*Document*.

MobileRead Forums - View Single Post - Best way to copy text from a PDF or MOBI?

Tex2002ans · 10-02-2013, 02:53 AM

PDF is just about the worst format to convert FROM. PDF was built as a final output print format.

See this in Calibre's help files: http://manual.calibre-ebook.com/conv...#pdfconversion

In all cases, it is best to go back to the source document and work from there.

The best of the worst case scenario would be having a PDF created directly from the source (InDesign, Quark, etc.). You can tell when zooming in on the PDF, the text/graphs stay extremely crisp.

Click image for larger version

Name: page5.png
Views: 2647
Size: 107.0 KB
ID: 112573

Click image for larger version

Name: page5zoom.png
Views: 3035
Size: 43.4 KB
ID: 112574

These might be able to have text extracted from them ok (although still a lot of errors can/will be introduced). I believe Calibre uses xpdf in the backend to handle pulling text out of PDFs:

http://www.foolabs.com/xpdf/download.html

Someone on the forums probably has a lot more experience with this type. I never work from this type (we usually have the source files for these).

Quote:

Originally Posted by mb2u

How about whole lines missing? Pretty hard to live with!

Sounds to me like you have a scanned book.

This is the worst case scenario. The text backend in the PDF most likely was just fed through Tesseract, Finereader, the scanner's built-in OCR, etc... and spit out with no human intervention. This is the case, for example, on the conversions to different formats on archive.org. There will be a ton of errors.

Your best bet would be to start from scratch, using the latest version of the OCR programs (later versions most likely have more accurate OCR).

Here is a whole list of different OCR programs: https://en.wikipedia.org/wiki/Compar...ition_software

If you want higher quality output, you would also have to painstakingly go through and manually fix errors that you find. It is very laborious work.

*Material*.
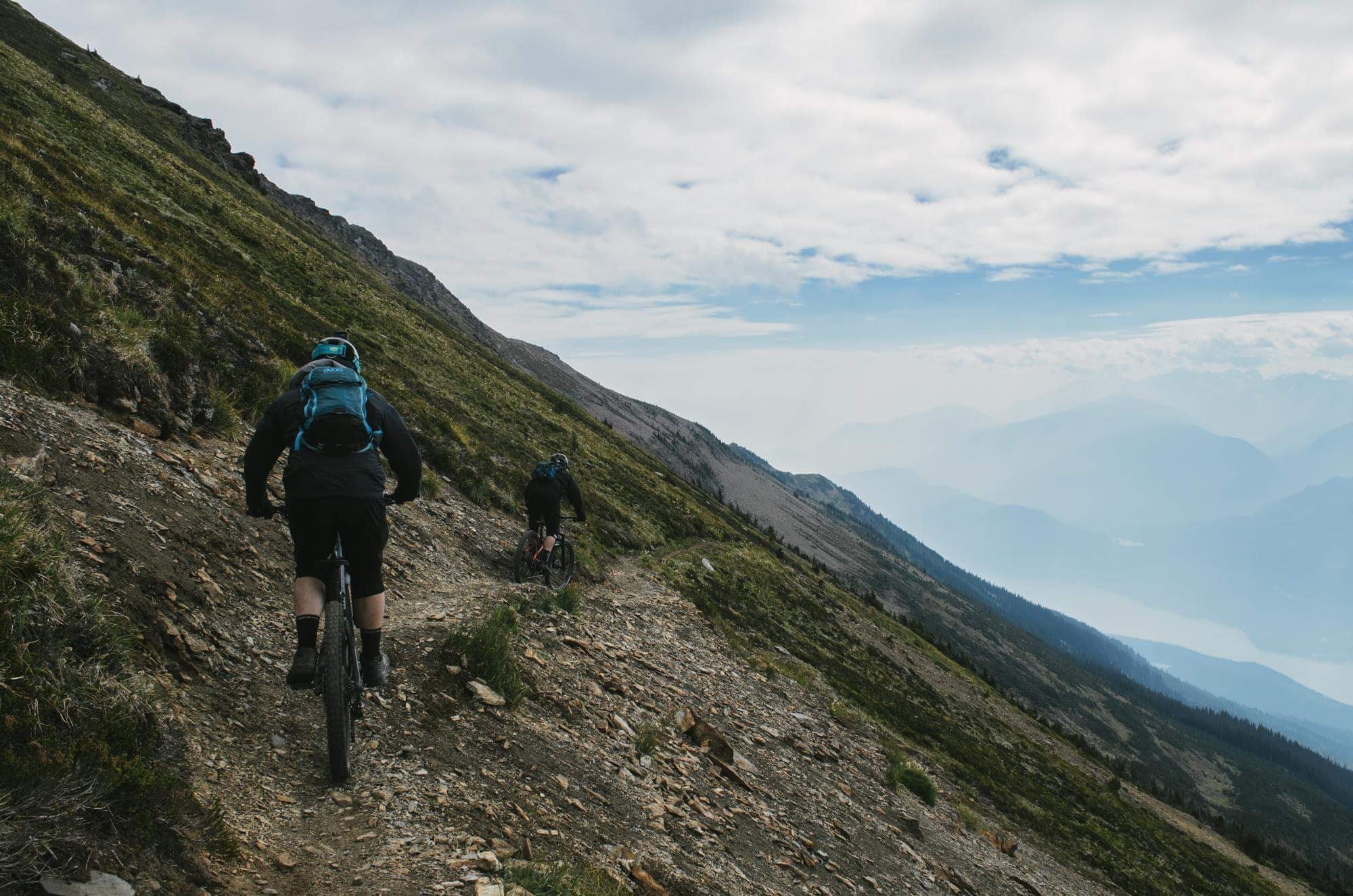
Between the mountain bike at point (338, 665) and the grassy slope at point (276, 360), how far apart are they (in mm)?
7009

*What this exercise asks*.
A. How would this sentence from the forum post on copying text from PDFs read in Spanish: "PDF was built as a final output print format."
B. Can you reproduce the forum post on copying text from PDFs word for word, starting at "Tex2002ans · 10-02-2013, 02:53" and ending at "stay extremely crisp."?

*Correct answers*.
A. El PDF se diseñó como un formato final de salida para impresión.

B.
Tex2002ans · 10-02-2013, 02:53 AM

PDF is just about the worst format to convert FROM. PDF was built as a final output print format.

See this in Calibre's help files: http://manual.calibre-ebook.com/conv...#pdfconversion

In all cases, it is best to go back to the source document and work from there.

The best of the worst case scenario would be having a PDF created directly from the source (InDesign, Quark, etc.). You can tell when zooming in on the PDF, the text/graphs stay extremely crisp.